__STATED EXERCISE__
Quote, without any change, the line that contains "Of the choices" and all lines that follow it to the end of the data below.

__Entries from a dataset__
○ ○ ○ ○ ○ ○ ○

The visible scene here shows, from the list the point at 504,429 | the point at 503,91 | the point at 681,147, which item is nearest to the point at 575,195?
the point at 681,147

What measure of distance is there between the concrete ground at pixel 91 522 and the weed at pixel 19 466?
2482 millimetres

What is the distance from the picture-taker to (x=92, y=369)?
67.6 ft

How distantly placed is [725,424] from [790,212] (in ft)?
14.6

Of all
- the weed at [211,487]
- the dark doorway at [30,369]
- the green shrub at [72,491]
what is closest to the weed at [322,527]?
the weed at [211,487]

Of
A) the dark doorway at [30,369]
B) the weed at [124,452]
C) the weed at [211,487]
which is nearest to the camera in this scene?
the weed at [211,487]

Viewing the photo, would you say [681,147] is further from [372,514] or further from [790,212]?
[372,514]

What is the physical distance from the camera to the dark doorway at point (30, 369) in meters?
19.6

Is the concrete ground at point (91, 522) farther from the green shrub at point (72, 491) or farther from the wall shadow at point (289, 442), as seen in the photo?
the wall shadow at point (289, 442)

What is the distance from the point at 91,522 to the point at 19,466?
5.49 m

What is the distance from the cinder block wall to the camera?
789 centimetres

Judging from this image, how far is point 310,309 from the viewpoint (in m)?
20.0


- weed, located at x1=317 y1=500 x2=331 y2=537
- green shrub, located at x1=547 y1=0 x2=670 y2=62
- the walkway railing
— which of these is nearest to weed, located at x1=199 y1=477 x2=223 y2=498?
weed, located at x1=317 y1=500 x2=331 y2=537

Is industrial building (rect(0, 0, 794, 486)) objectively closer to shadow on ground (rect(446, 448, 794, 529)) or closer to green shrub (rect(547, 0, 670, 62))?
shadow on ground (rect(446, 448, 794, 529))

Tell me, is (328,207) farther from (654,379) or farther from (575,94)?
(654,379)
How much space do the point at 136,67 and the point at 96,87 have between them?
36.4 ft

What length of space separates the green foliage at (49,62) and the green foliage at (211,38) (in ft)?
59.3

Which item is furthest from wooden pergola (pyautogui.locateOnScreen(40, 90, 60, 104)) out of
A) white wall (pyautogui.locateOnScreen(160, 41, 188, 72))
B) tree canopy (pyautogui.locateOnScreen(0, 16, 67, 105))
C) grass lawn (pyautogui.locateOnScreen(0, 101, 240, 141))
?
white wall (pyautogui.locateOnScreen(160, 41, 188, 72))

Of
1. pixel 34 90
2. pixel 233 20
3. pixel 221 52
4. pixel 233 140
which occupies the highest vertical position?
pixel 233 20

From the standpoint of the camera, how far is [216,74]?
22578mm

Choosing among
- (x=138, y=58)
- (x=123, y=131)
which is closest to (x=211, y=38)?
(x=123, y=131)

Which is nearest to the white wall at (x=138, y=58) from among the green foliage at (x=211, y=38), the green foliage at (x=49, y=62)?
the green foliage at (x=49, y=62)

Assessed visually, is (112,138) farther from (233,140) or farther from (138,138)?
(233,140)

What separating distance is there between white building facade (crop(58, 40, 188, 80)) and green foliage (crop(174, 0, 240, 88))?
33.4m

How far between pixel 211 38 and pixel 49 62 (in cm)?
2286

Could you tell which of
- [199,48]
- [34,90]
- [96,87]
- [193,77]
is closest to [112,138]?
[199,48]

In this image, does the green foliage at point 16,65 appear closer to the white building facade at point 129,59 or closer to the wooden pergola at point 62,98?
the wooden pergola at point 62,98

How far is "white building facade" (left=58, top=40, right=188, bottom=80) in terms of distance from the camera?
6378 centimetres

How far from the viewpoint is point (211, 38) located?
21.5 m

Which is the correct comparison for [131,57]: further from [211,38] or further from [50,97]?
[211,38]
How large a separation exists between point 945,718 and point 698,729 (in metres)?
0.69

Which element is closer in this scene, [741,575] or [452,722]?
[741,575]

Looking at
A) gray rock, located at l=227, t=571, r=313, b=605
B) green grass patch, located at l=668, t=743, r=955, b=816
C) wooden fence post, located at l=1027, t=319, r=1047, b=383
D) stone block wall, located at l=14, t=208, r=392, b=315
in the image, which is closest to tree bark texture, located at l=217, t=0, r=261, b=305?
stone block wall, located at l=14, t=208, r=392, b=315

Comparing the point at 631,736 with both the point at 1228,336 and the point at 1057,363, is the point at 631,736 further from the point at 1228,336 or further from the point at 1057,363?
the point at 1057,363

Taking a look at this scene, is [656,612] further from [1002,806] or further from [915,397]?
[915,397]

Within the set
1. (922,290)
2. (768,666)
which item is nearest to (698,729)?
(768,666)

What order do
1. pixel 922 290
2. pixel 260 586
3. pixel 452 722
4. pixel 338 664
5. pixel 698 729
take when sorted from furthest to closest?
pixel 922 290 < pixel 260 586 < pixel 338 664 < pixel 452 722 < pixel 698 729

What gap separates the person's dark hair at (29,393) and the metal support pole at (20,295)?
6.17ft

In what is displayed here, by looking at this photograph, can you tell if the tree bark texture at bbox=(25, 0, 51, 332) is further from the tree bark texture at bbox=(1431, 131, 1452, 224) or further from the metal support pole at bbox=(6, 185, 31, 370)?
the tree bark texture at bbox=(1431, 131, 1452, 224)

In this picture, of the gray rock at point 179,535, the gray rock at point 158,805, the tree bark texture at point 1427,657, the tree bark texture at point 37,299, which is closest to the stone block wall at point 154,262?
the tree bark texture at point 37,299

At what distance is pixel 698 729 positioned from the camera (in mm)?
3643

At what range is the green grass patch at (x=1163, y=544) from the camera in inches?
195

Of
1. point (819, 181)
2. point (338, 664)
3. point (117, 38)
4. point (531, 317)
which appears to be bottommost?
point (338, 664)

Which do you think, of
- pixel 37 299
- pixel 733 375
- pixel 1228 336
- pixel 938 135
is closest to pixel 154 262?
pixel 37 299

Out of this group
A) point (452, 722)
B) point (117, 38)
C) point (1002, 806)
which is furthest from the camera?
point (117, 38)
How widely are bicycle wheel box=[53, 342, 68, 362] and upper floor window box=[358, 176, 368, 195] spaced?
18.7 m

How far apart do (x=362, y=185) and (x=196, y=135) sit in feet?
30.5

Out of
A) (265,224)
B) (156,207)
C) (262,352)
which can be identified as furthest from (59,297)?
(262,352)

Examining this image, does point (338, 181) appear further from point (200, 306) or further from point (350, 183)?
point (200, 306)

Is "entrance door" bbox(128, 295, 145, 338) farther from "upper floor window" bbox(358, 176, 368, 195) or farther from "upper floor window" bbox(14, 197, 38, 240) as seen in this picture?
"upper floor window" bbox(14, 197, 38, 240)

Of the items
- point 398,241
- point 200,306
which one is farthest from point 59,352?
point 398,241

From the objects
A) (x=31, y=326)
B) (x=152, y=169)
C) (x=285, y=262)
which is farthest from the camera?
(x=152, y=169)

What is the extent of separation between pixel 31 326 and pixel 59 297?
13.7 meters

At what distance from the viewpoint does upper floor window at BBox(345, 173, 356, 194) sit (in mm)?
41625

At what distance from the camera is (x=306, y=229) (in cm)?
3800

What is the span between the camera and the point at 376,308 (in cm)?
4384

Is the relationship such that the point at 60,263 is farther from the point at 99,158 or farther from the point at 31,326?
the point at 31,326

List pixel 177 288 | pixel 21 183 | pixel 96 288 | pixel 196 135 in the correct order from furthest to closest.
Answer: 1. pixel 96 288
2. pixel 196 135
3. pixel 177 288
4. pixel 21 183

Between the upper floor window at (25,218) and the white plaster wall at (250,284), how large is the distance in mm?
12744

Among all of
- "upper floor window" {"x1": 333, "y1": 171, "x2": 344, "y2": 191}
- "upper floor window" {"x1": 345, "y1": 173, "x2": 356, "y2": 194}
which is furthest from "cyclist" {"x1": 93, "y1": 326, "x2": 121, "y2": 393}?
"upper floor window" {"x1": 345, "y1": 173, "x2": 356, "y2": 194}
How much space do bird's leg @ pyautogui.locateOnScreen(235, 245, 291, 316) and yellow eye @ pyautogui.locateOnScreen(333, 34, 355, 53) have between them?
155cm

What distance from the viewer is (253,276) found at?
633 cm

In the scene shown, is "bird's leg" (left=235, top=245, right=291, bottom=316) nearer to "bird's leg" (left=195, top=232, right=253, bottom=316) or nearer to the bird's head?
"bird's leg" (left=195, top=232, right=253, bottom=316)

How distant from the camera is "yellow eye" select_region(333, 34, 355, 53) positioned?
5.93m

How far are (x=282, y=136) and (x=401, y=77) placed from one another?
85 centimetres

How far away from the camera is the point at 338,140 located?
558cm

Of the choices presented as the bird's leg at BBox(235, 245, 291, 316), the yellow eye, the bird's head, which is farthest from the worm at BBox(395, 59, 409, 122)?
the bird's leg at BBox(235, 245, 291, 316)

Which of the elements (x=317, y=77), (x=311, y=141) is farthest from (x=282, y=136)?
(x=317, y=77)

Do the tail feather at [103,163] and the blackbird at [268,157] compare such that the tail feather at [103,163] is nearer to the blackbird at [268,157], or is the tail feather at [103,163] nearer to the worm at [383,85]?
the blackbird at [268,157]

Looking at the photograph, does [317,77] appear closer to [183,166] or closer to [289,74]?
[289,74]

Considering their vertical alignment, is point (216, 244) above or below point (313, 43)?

○ ○ ○ ○ ○ ○ ○

__COMPLETE OUTPUT__
Of the choices presented as the bird's leg at BBox(235, 245, 291, 316), the yellow eye, the bird's head, which is farthest from the worm at BBox(395, 59, 409, 122)?
the bird's leg at BBox(235, 245, 291, 316)

Which of the elements (x=317, y=77), (x=311, y=141) is farthest from (x=282, y=136)?
(x=317, y=77)

Do the tail feather at [103,163] and the blackbird at [268,157] compare such that the tail feather at [103,163] is nearer to the blackbird at [268,157], or is the tail feather at [103,163] nearer to the worm at [383,85]?
the blackbird at [268,157]

Looking at the photograph, does [317,77] appear closer to [183,166] or closer to [289,74]?
[289,74]

Considering their vertical alignment, is point (216, 244) above or below point (313, 43)?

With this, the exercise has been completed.